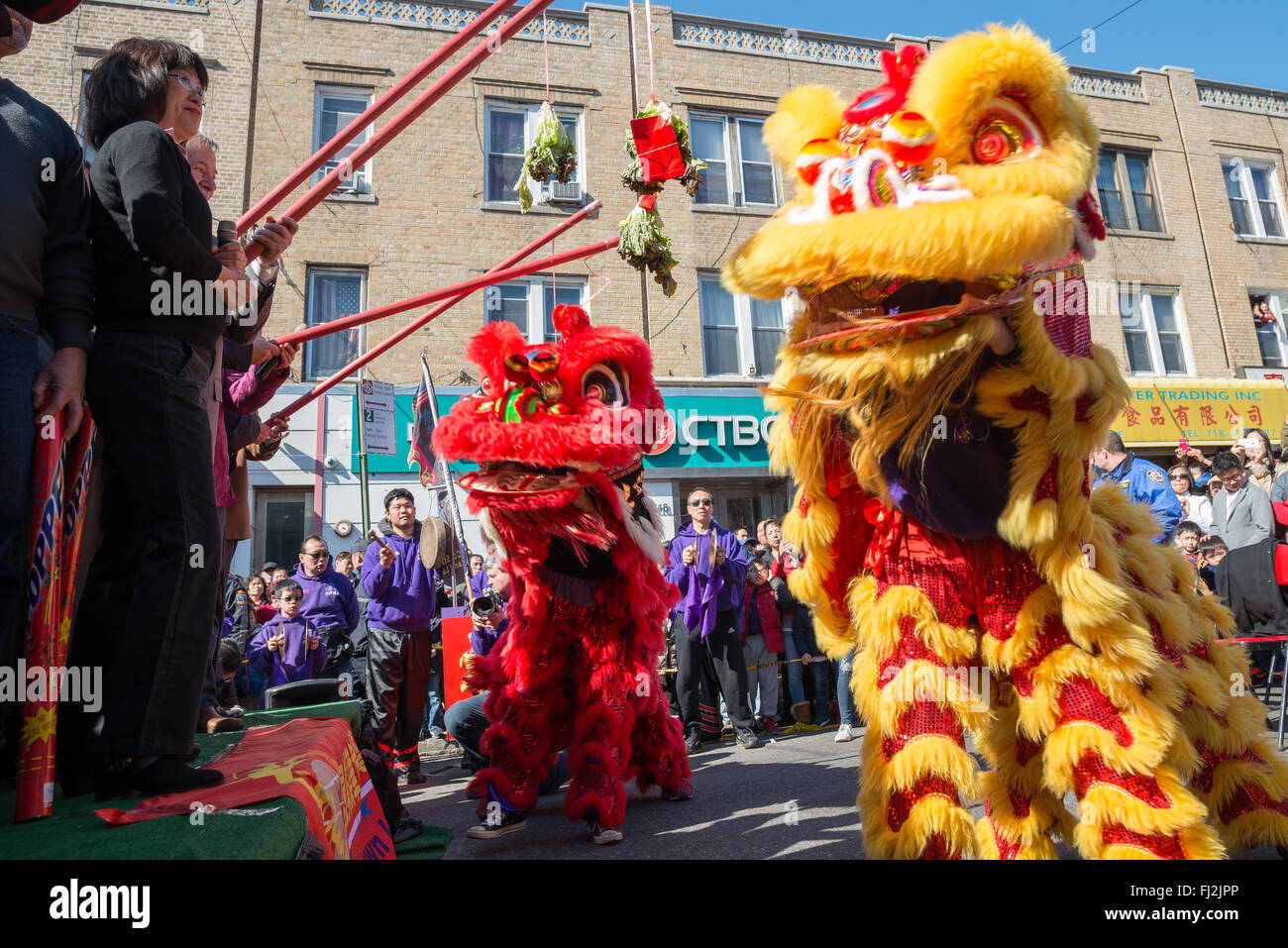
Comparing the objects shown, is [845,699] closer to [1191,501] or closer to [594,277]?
[1191,501]

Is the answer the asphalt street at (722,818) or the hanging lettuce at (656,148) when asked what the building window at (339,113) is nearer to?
the hanging lettuce at (656,148)

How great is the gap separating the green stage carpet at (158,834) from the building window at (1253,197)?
786 inches

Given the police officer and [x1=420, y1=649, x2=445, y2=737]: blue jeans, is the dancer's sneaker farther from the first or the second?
the police officer

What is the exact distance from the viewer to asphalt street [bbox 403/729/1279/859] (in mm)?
3047

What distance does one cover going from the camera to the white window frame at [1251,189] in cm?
1599

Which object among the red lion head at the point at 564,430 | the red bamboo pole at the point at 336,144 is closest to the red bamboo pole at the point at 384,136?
the red bamboo pole at the point at 336,144

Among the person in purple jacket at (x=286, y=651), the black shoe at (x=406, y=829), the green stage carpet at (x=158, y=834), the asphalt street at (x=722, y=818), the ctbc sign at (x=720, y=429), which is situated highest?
the ctbc sign at (x=720, y=429)

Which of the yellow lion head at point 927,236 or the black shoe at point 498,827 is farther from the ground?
the yellow lion head at point 927,236

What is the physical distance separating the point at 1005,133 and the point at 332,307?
11.2 m

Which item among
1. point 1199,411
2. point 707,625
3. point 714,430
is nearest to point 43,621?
point 707,625

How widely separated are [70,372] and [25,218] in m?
0.38

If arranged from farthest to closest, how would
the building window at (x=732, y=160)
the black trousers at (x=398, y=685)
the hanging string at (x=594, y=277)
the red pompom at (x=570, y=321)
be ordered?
the building window at (x=732, y=160)
the hanging string at (x=594, y=277)
the black trousers at (x=398, y=685)
the red pompom at (x=570, y=321)

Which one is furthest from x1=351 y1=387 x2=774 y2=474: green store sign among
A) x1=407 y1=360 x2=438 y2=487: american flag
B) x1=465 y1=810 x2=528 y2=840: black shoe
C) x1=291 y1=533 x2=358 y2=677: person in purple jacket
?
x1=465 y1=810 x2=528 y2=840: black shoe
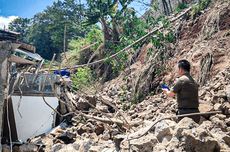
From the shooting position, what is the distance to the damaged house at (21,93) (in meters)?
5.59

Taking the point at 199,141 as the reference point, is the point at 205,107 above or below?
above

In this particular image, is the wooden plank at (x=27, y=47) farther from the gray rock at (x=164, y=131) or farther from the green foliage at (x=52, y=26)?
the green foliage at (x=52, y=26)

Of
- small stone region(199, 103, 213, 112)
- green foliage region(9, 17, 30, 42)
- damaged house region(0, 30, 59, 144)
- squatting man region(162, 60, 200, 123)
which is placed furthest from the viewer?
green foliage region(9, 17, 30, 42)

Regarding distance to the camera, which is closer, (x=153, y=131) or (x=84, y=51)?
(x=153, y=131)

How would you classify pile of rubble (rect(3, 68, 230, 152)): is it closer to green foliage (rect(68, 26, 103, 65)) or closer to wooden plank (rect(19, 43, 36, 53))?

···

(DIRECTIONS FOR THIS TASK): Return every item above word for word, leaving out the pictures.

(THE SOLUTION):
Comparing the objects shown, is [845,699] closer to [1191,501] or closer to [594,277]?
[1191,501]

Is the answer the asphalt street at (722,818) or the hanging lettuce at (656,148) when asked what the building window at (339,113) is nearer to?
the hanging lettuce at (656,148)

How great is the gap separating the green stage carpet at (158,834) from the building window at (1253,197)?
786 inches

Given the police officer and [x1=420, y1=649, x2=445, y2=737]: blue jeans, is the dancer's sneaker farther from the first or the second?
the police officer

What is the exact distance from the viewer to asphalt street [bbox 403/729/1279/859] (in mm)?
3047

What distance does one cover going from the camera to the white window frame at [1251,189] in cm?
1599

Which object among the red lion head at the point at 564,430 | the red bamboo pole at the point at 336,144 is closest to the red bamboo pole at the point at 384,136?
the red bamboo pole at the point at 336,144

Among the person in purple jacket at (x=286, y=651), the black shoe at (x=406, y=829), the green stage carpet at (x=158, y=834), the asphalt street at (x=722, y=818), the ctbc sign at (x=720, y=429), which is situated highest?
the ctbc sign at (x=720, y=429)

Which of the yellow lion head at point 927,236 or the black shoe at point 498,827 is farther from the ground?
the yellow lion head at point 927,236

What is the physical distance separating the point at 1005,133 and the point at 332,307?
11.2 m

Which item among
1. point 1199,411
2. point 707,625
3. point 714,430
is nearest to point 43,621?
point 707,625

How widely separated are [70,372] and [25,218] in m?
0.38

If arranged from farthest to closest, how would
the building window at (x=732, y=160)
the black trousers at (x=398, y=685)
the hanging string at (x=594, y=277)
the red pompom at (x=570, y=321)
be ordered?
the building window at (x=732, y=160)
the hanging string at (x=594, y=277)
the black trousers at (x=398, y=685)
the red pompom at (x=570, y=321)

Which one is furthest from x1=351 y1=387 x2=774 y2=474: green store sign among
A) x1=407 y1=360 x2=438 y2=487: american flag
B) x1=465 y1=810 x2=528 y2=840: black shoe
C) x1=291 y1=533 x2=358 y2=677: person in purple jacket
?
x1=465 y1=810 x2=528 y2=840: black shoe
From the shooting position, what is the distance to the damaged house at (21,93) (in meters)?
5.59

Taking the point at 199,141 as the reference point, is the point at 205,107 above or below?
above

In this particular image, is the wooden plank at (x=27, y=47) farther from the gray rock at (x=164, y=131) or farther from the green foliage at (x=52, y=26)?
the green foliage at (x=52, y=26)

Of
- small stone region(199, 103, 213, 112)
- green foliage region(9, 17, 30, 42)
- damaged house region(0, 30, 59, 144)
- squatting man region(162, 60, 200, 123)
which is placed furthest from the viewer?
green foliage region(9, 17, 30, 42)

Regarding distance to the camera, which is closer, (x=153, y=131) or (x=84, y=51)?
(x=153, y=131)

How would you classify pile of rubble (rect(3, 68, 230, 152)): is it closer to green foliage (rect(68, 26, 103, 65)) or closer to wooden plank (rect(19, 43, 36, 53))?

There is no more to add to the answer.